My father, who hasn’t dated in at least 44 years, was curious about the idea of a PUA (that’s pick up artist for the uninitiated). I couldn’t tell if people who study methods for meeting chicks intrigued him because it felt like a science of sorts that one could run experiments on, or if there was some inner part of him that thought he could have used the techniques as a younger rascal (I doubt the latter to be true). Regardless, we gave him the run down of The Game, skimming over peacocking and moving straight into the concept of negging, until eventually my brother started delivering negs to make the point.

“This works?” my dad asked. “Really?”

We went on to explain the idea of leading with a time constraint and asking a girl’s opinion so that they feel safe and not as though they’re being hit on, and my dad still seemed puzzled that these techniques could be taught and executed when Nessa piped up.

“Back in LA, this happened to me,” she told us. Nessa is a smart girl. A hot, fit, sassy, ridiculously witty, girl. “A guy came up to me in bar and was very charming, only asking for my number at the end of the night. I agreed to go out with him, and we got lunch. And he was ridiculously boring. Couldn’t put together more than one sentence at a time when he bothered to talk at all. Ugh, it was such a sham. And it was years later that I read The Game and figured out that I indeed, had been gamed.”

An enthusiastic discussion continued for half an hour as we debated whether it was morally okay for men to game women, and what it means that the PUA community seems to help men get the girl for a kiss or a date (or, earmuffs mom, a lay) but not keep a woman as a girlfriend. “What the PUA’s don’t teach you is how to actually be an interesting person,” Nessa put it.

My dad called me a week later* with a very kinesiology-inspired spin on the PUA conversation: “How is using techniques in The Game really any different than learning plays in basketball?” he asked me. “I mean, saying that someone who knows how to screen has an unfair advantage is ridiculous because it’s a learned skill, so how is someone who has learned superior human interaction skills all that dissimilar?”

The quick answer is that basketball is not real life. It’s a game. Of course there’s a difference between “a game” and “the game.” But I feel like there’s an argument to be made here, which I’m going to do (albeit clumsily):

Art imitates life. And games imitate life. And in turn, life imitates both art, and games. In other words, the lines between art/life and game/life blur quickly. So much dating rhetoric out there (not just for men – pick up a copy of Cosmo or Google most any dating website) is indeed game-related. “How to win a guy back,” is a big one, and so is “Did you score?” Before The Game was a thing, men and women have been treating dating like a jolly-holly funfest.

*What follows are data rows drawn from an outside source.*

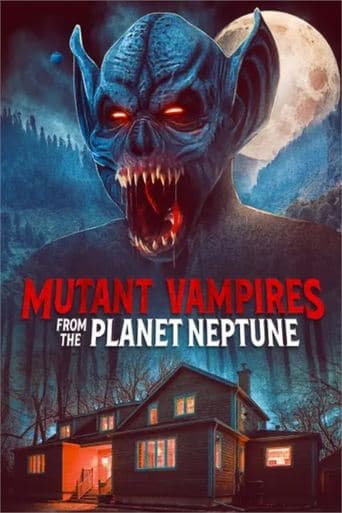 Watch Mutant Vampires from the Planet Neptune free online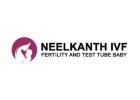 Cost of IVF Treatment in India at Neelkanth IVF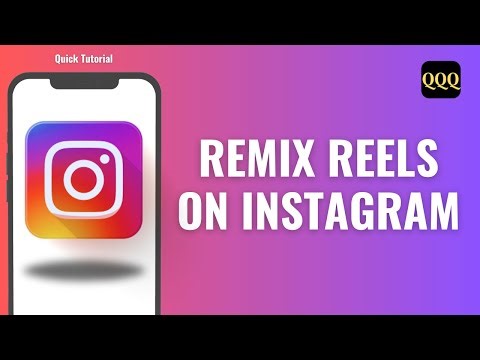 How To Remix Reels On Instagram
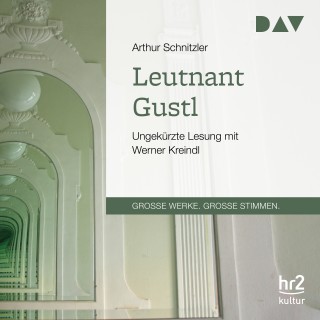 Arthur Schnitzler: Leutnant Gustl (Ungekürzt)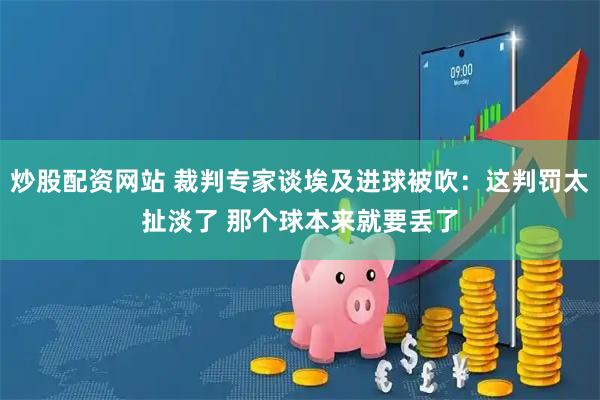炒股配资网站 裁判专家谈埃及进球被吹：这判罚太扯淡了 那个球本来就要丢了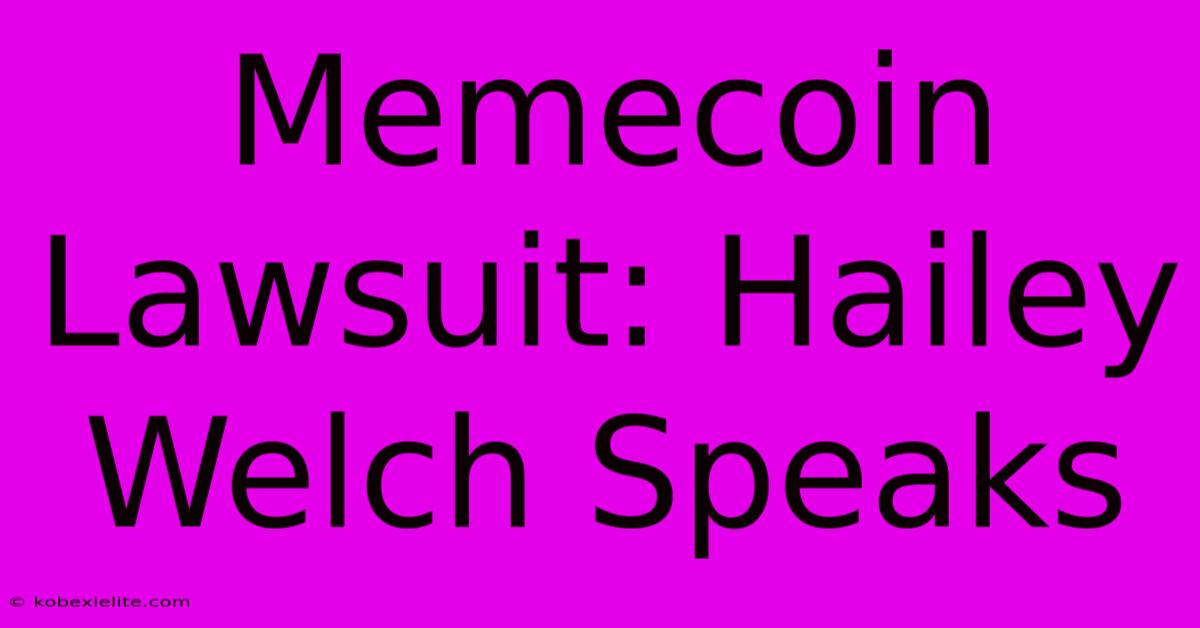 Memecoin Lawsuit: Hailey Welch Speaks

It stands to reason that if society already conceptualized dating as a folly, people would eventually start passing out “playbooks” to help with an idealized version of what it means to win** (which we see in magazines, books, and media – plus we see demonstrations of all this in art, namely TV and movies). So someone like Strauss breaking down the what-works and what-doesn’t, and mapping out literal “plays” you can make on a woman, isn’t all that dissimilar from basketball after all.

Yes, when you engage in The Game or any tips you read in Glamour, you’re manipulating a person, and no, I do not necessarily condone that. But isn’t all dating a form of manipulation, whether conscious or not? Assuming you care about being liked, you will attempt to present your ideal/best self – which is certainly strategic and manipulative. And a game like basketball is indeed, at its core, manipulating and tricking your opponents using superior skills, talent-based or learned.

At our core, we may have accidentally built dating to be a game – and it’s a huge knot society will have to work out if a) that is true and b) you don’t like it.

*I uber love that my dad called me, still thinking about this topic.

** This ties directly in with my idea that people think there is some tangible measure of “a successful first date” when really, that’s sort of silly. Can’t success be something intangible?